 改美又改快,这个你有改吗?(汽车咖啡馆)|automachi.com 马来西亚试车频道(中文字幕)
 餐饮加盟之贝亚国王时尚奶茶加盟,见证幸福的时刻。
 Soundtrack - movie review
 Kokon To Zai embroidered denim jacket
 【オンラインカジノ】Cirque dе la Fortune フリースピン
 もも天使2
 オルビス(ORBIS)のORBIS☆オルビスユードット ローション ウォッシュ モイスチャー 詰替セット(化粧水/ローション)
* * *
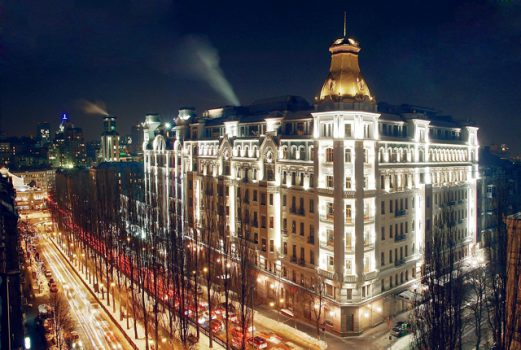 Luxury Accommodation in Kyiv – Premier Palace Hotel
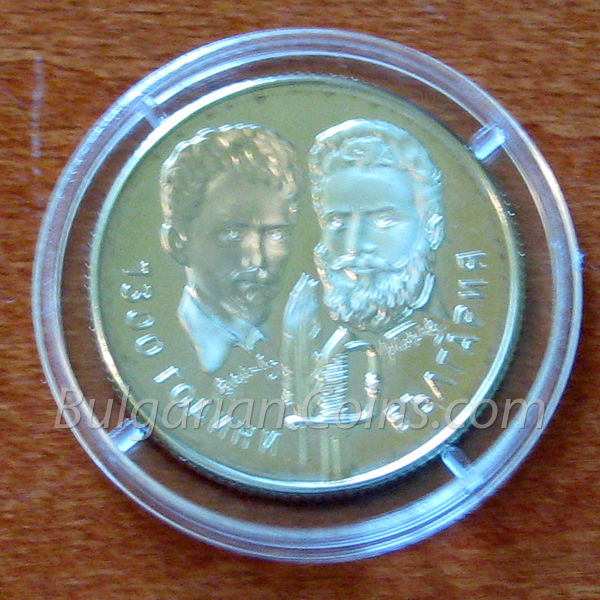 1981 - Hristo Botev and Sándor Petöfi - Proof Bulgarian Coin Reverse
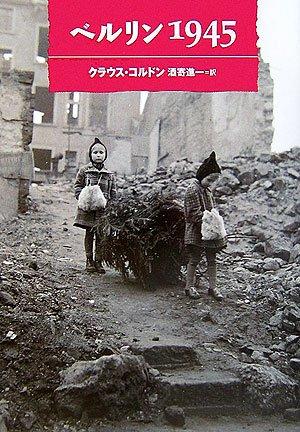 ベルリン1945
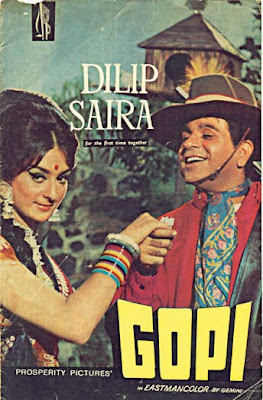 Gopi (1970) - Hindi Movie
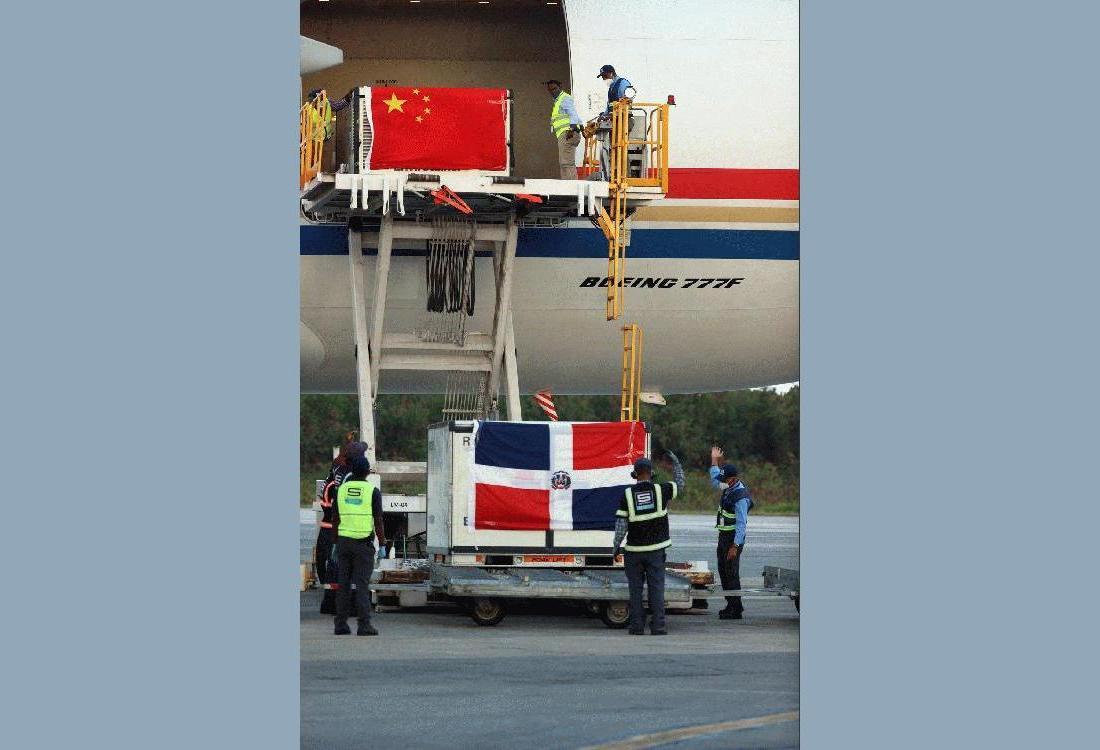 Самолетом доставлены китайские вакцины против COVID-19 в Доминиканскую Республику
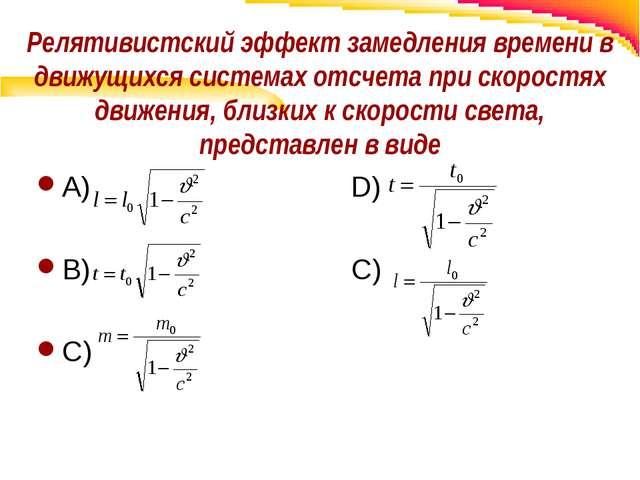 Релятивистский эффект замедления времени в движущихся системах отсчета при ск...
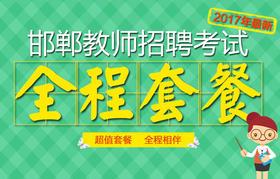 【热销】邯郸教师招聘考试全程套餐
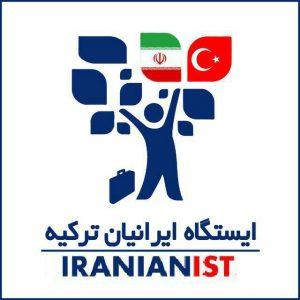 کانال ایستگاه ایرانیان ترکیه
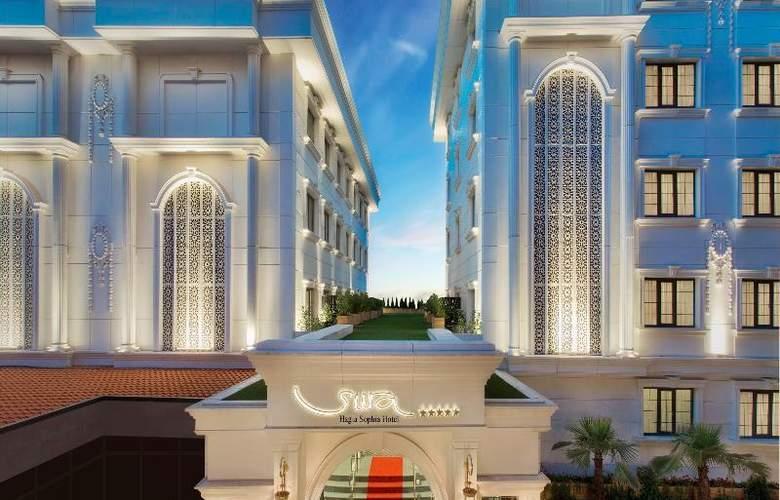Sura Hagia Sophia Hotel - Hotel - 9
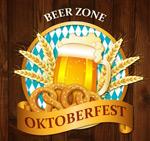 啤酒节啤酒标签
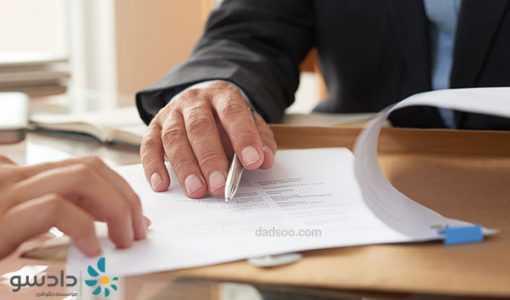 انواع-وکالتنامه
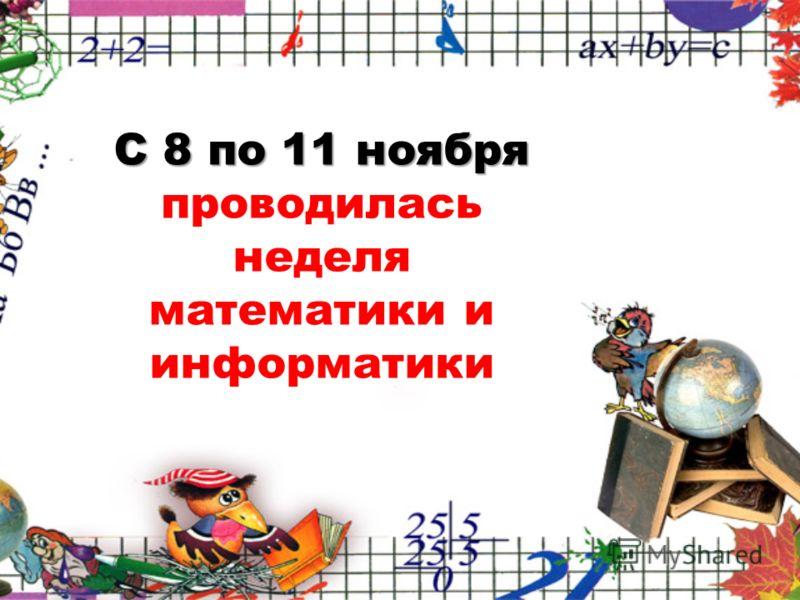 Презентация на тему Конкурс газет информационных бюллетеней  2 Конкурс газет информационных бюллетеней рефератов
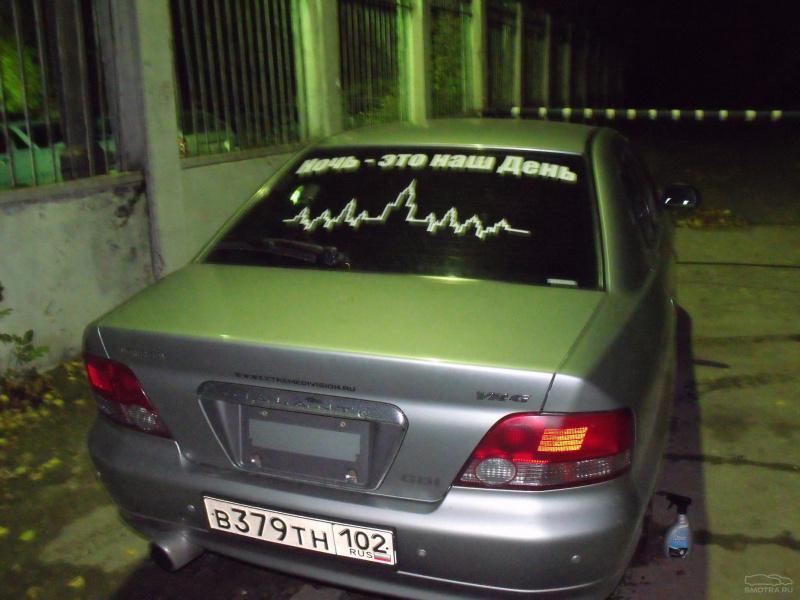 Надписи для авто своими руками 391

What you will do:
An exact, complete copy of the lines above from the one with "Soundtrack - movie review" through the one with "オルビス(ORBIS)のORBIS☆オルビスユードット ローション ウォッシュ" is the whole answer.

Result of this exercise:
 Soundtrack - movie review
 Kokon To Zai embroidered denim jacket
 【オンラインカジノ】Cirque dе la Fortune フリースピン
 もも天使2
 オルビス(ORBIS)のORBIS☆オルビスユードット ローション ウォッシュ モイスチャー 詰替セット(化粧水/ローション)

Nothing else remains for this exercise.